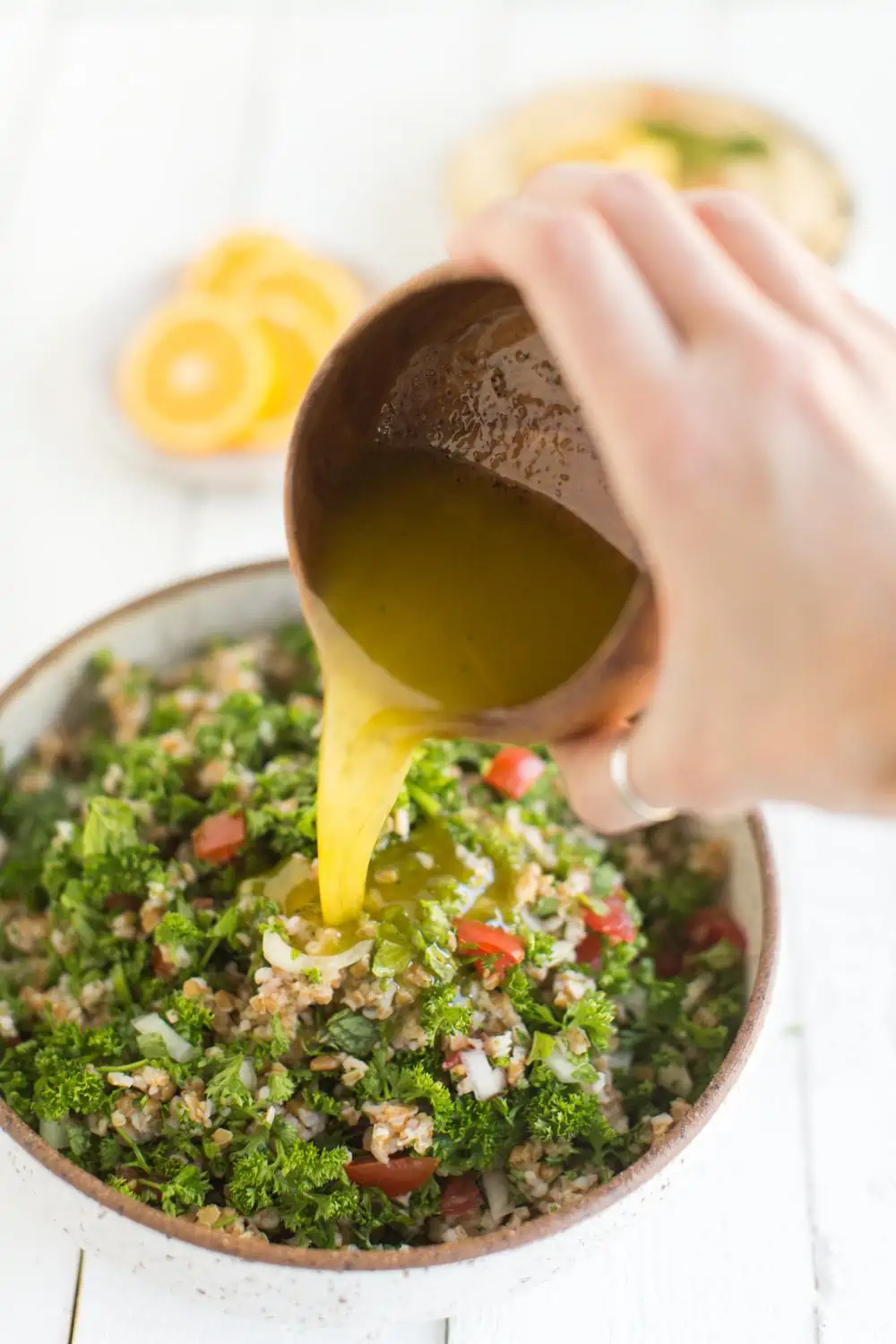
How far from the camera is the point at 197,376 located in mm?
==
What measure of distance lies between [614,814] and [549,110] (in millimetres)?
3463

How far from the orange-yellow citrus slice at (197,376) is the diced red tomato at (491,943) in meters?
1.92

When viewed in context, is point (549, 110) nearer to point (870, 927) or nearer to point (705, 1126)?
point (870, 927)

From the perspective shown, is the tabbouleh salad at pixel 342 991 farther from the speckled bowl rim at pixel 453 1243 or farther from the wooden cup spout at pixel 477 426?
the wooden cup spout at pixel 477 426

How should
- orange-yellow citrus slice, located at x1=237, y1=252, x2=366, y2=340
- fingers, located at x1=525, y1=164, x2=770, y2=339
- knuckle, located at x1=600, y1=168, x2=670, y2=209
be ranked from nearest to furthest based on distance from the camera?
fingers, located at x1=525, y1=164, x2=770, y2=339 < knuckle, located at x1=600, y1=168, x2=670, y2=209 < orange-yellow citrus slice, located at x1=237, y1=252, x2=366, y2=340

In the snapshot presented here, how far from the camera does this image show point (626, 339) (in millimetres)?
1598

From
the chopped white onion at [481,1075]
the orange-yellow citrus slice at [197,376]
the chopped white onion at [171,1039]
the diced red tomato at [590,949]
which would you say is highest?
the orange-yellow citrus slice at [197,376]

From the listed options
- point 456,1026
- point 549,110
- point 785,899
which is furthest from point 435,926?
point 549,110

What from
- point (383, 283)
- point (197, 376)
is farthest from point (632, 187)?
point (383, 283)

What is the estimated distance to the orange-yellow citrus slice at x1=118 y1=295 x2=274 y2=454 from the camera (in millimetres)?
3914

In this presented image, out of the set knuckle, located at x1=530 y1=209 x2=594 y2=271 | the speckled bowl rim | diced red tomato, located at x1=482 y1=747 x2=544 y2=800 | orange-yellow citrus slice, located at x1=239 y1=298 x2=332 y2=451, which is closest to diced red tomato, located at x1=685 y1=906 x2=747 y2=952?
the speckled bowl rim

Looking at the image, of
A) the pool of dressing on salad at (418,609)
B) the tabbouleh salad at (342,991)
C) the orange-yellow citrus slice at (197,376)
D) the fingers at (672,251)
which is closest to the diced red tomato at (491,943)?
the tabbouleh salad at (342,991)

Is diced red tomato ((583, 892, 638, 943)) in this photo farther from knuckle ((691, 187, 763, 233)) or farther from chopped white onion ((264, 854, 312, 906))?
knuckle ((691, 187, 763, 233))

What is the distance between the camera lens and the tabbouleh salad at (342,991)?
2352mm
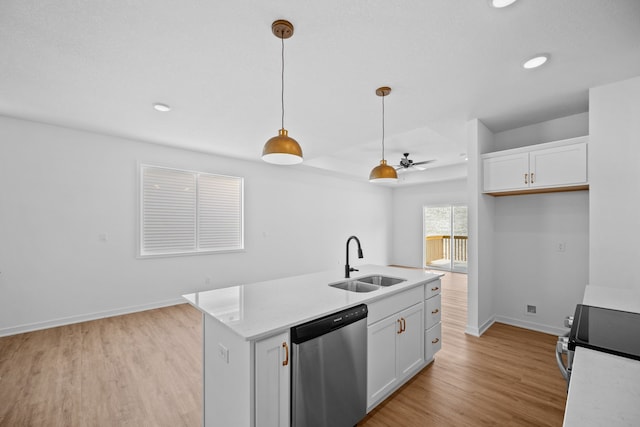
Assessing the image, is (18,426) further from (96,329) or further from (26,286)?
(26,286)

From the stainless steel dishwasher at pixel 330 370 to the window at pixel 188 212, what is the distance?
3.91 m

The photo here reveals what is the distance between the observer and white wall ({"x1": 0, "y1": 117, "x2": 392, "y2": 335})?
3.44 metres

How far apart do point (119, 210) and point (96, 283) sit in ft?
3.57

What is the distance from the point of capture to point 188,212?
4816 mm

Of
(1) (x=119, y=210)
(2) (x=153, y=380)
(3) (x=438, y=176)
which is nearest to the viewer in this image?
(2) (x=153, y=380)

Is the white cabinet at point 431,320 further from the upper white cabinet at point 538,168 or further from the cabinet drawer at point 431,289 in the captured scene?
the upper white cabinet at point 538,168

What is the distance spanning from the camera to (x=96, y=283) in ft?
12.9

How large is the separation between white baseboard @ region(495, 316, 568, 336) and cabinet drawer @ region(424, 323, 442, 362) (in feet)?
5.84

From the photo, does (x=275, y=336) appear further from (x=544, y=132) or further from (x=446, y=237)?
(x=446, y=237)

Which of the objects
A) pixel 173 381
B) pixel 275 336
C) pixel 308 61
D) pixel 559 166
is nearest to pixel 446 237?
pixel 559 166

What needs to be done:
Gather every line in the records above that contains the word "tabbouleh" and copy each one out.

Response below:
From the perspective shown, is the tabbouleh salad at pixel 342 991 farther from the speckled bowl rim at pixel 453 1243 or farther from the wooden cup spout at pixel 477 426?
B) the tabbouleh salad at (342,991)
the tabbouleh salad at (342,991)
What is the distance between the camera lens and the tabbouleh salad at (342,991)?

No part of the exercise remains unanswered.